Por isso, achei muito feliz o nome do evento realizado ontem (14/02), no Instituto de Estudos Avançados da Universidade de São Paulo (IEA-USP), Brumadinho pós-Mariana: lições não aprendidas, embora as informações e conclusões dos pesquisadores sobre as causas do desastre, sucessão e reincidência de falhas, exclusão social e vulnerabilidade das barragens sejam uma imensa infelicidade.

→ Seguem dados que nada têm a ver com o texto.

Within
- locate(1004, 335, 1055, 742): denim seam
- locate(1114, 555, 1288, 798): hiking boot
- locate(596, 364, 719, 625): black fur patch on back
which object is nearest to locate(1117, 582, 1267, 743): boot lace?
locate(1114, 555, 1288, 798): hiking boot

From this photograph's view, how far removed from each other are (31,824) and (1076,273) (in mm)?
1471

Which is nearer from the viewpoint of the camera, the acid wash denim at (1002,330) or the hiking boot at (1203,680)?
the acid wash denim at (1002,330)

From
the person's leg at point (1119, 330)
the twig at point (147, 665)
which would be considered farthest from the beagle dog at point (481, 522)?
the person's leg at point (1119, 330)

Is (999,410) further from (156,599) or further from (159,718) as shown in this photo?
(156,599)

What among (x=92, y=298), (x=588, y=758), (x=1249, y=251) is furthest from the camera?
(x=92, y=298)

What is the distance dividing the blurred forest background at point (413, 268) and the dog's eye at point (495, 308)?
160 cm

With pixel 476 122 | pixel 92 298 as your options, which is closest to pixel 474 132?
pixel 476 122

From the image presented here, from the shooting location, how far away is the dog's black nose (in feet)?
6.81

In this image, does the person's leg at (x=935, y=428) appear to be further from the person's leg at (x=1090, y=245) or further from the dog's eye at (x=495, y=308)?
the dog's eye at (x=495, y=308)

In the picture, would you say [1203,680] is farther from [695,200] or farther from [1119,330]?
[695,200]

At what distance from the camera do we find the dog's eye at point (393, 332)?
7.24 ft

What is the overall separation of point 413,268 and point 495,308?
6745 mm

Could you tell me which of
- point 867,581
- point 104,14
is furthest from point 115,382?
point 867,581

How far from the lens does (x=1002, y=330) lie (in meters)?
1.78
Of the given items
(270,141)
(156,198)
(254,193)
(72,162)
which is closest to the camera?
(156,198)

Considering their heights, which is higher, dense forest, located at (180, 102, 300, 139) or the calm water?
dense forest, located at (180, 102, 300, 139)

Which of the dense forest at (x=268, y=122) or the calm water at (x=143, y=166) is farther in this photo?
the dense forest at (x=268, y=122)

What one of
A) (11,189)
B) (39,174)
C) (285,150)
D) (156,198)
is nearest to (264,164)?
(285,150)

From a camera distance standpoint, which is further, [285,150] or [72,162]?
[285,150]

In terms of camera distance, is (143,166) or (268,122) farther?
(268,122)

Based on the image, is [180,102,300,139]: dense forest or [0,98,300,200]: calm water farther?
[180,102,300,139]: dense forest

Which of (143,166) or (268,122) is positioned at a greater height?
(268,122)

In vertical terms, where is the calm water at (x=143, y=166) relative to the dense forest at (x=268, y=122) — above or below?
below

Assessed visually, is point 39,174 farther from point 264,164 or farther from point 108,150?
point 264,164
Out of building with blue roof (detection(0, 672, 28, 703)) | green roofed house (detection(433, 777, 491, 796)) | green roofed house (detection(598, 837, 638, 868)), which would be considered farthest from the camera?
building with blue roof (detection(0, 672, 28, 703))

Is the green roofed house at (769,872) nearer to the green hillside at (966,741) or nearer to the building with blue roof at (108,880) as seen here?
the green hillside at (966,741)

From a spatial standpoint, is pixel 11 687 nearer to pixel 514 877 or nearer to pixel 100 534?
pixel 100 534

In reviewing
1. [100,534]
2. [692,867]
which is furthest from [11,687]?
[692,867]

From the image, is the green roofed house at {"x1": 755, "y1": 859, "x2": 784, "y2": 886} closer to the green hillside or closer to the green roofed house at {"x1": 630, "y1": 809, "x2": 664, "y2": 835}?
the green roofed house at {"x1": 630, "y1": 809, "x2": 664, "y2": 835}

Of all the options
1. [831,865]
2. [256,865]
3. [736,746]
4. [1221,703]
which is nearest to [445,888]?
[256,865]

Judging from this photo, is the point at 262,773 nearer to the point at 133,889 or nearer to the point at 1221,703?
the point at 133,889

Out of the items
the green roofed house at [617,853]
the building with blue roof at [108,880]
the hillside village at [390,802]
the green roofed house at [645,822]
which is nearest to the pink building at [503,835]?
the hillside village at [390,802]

O Brasil é um lugar renitente em não aprender com seus erros e fazer de tudo para manter tudo igual. Se comove com a desgraça alheia por alguns dias, mas logo depois tudo volta a ser como antes. As mentes e corações costumam vibrar mais forte para o mercado e o capital. Não demora nada para a sociedade esquecer o drama dos milhares de atingidos e voltar a se preocupar com o impacto do preço da Vale na Bolsa de Valores e a tachar o Movimento dos Atingidos por Barragem, que está lá dando apoio a mais essas vítimas, de baderneiro, que é como o establishment atual (mais acintosamente) vê os movimentos sociais. É por saber disso que o presidente da Vale, Fabio Schvartsman, já se sente à vontade para dizer que a empresa é uma “joia que não pode ser condenada pelo rompimento da barragem” e não se digna, nem por hipocrisia, a se levantar para homenagear os mais de 300 mortos pela lama de sua empresa, durante a audiência na Câmara dos Deputados.